EXCERTO.
....

Avaliações deixam sargentos da Força Aérea em pé de guerra
Um sargento-ajudante ultrapassou vários militares desse posto, incluindo os respetivos chefes e avaliadores da sua especialidade, para promoção a sargento-chefe - apesar de ter estado de baixa nos últimos três anos, revelaram diferentes fontes do ramo ao DN.
Nem esse nem os outros militares têm responsabilidade no resultado, que, a ser validado, o fará "ultrapassar muitos" dos seus pares - muitos deles com 16 anos no posto de primeiro-sargento e dez no de ajudante, onde deverão terminar a carreia militar.
Esse foi um dos vários exemplos apresentados como resultado das distorções permitidas pelo novo sistema de avaliação dos militares das Forças Armadas e que, no caso dos sargentos-ajudantes da Força Aérea, levou alguns dos preteridos a deixar ou a pedir para deixar os cargos de chefia que exercem, incluindo em áreas operacionais.
"Se não sirvo para [sargento-]chefe não sirvo para chefiar (...), arranje-me outro lugar", desabafou um dos visados, ao saber que tinha ficado para trás. O regulamento, aprovado em 2016 pelo então ministro Azeredo Lopes, diz no seu preâmbulo que, "necessariamente, a avaliação dos militares das Forças Armadas deverá ser efetuada com base em critérios objetivos relativamente ao exercício de todas as suas atividades e funções".
Porém, um dos problemas reside no peso que a ida para missões externas (há especialidades com poucas hipóteses) ou os louvores têm na nota - como os recebidos por um sargento-ajudante colocado no gabinete de um general e que, por isso, ultrapassou aqueles que continuaram no serviço e eram mais antigos.

....

DESCRIÇÃO DA TAREFA. Por favor, reproduza fielmente o trecho do excerto acima sobre as avaliações na Força Aérea, começando em "Nem esse nem" e seguindo até "a carreia militar.".

SECÇÃO DE DADOS.
....

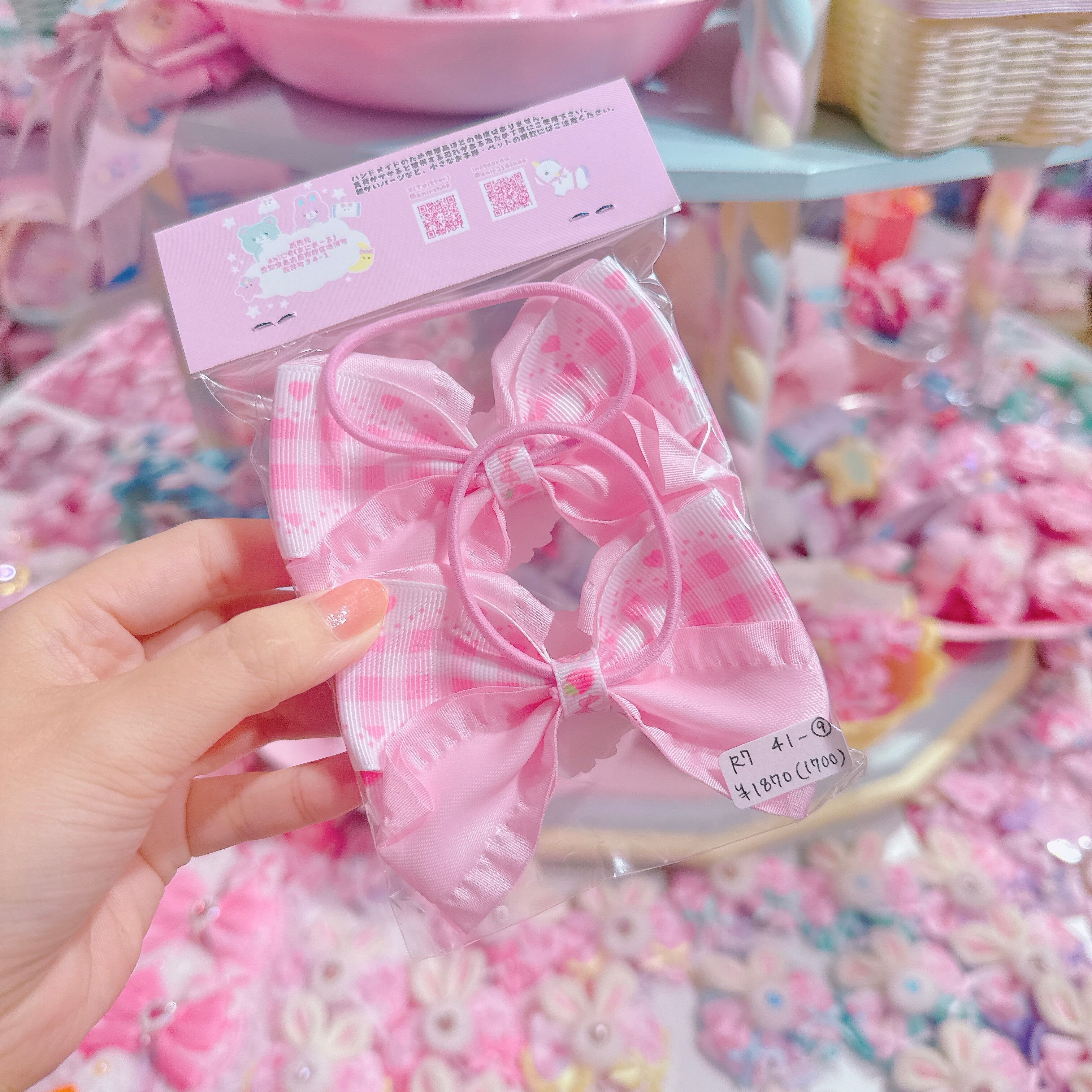 【R7】41-9リボンツインヘアゴム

....

RESPOSTA.
Nem esse nem os outros militares têm responsabilidade no resultado, que, a ser validado, o fará "ultrapassar muitos" dos seus pares - muitos deles com 16 anos no posto de primeiro-sargento e dez no de ajudante, onde deverão terminar a carreia militar.